Qué hacer :: Cita textualmente el fragmento del texto de estudio que comienza en "El doctor Orlando" y termina en "de las autoridades.".
___ Texto de estudio ___
El doctor Orlando Hernández, coordinador Nacional de Museos del Instituto Nacional de Cultura dijo a la AP que están trabajando para reabrir el museo Reina Torres de Araúz en 2019 pero reconoció que las disciplinas museísticas en Panamá han pasado por un “paulatino y consistente decaimiento”.

“Ya tocamos el fondo hace un par de años y ahora estamos retomando el vuelo de nuevo”, sostuvo.

Durante la primera mitad del siglo pasado, exploradores estadounidenses encontraron tumbas de jefes indígenas que poseían centenares de piezas de oro y cerámica en un lugar llamado Sitio Conte. Sin embargo, los tesoros fueron sacados para siempre de Panamá con el permiso de las autoridades.

Por ello, el descubrimiento del cementerio indígena liderado por la arqueóloga Julia Mayo representa una oportunidad invaluable para investigar, preservar y mostrar parte de la historia y los tesoros de Panamá sin salir del país.
___ Registros proporcionados ___
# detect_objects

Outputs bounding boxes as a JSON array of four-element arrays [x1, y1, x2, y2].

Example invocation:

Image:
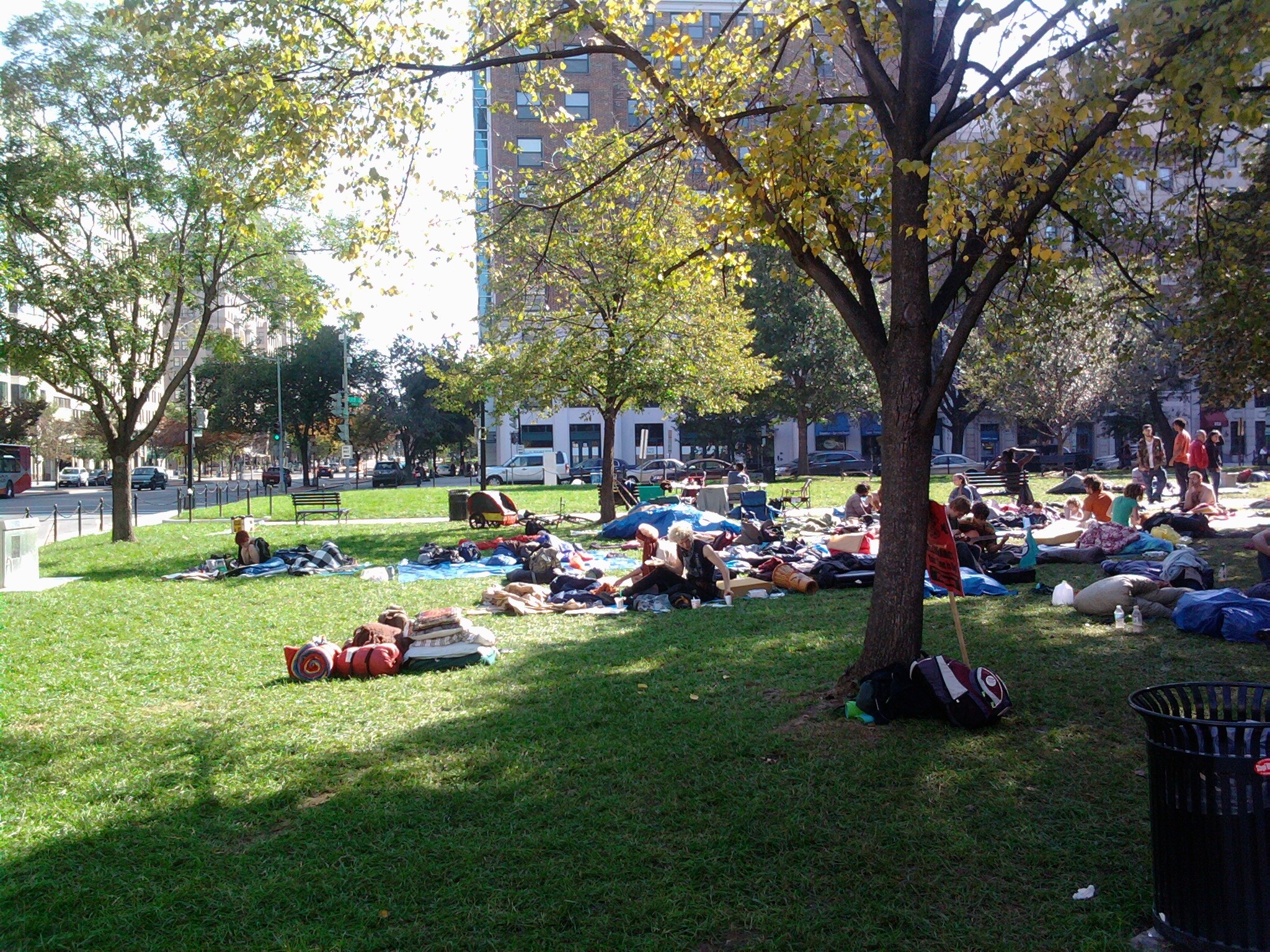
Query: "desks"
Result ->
[[680, 485, 730, 509]]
___
Resultado ::
El doctor Orlando Hernández, coordinador Nacional de Museos del Instituto Nacional de Cultura dijo a la AP que están trabajando para reabrir el museo Reina Torres de Araúz en 2019 pero reconoció que las disciplinas museísticas en Panamá han pasado por un “paulatino y consistente decaimiento”.

“Ya tocamos el fondo hace un par de años y ahora estamos retomando el vuelo de nuevo”, sostuvo.

Durante la primera mitad del siglo pasado, exploradores estadounidenses encontraron tumbas de jefes indígenas que poseían centenares de piezas de oro y cerámica en un lugar llamado Sitio Conte. Sin embargo, los tesoros fueron sacados para siempre de Panamá con el permiso de las autoridades.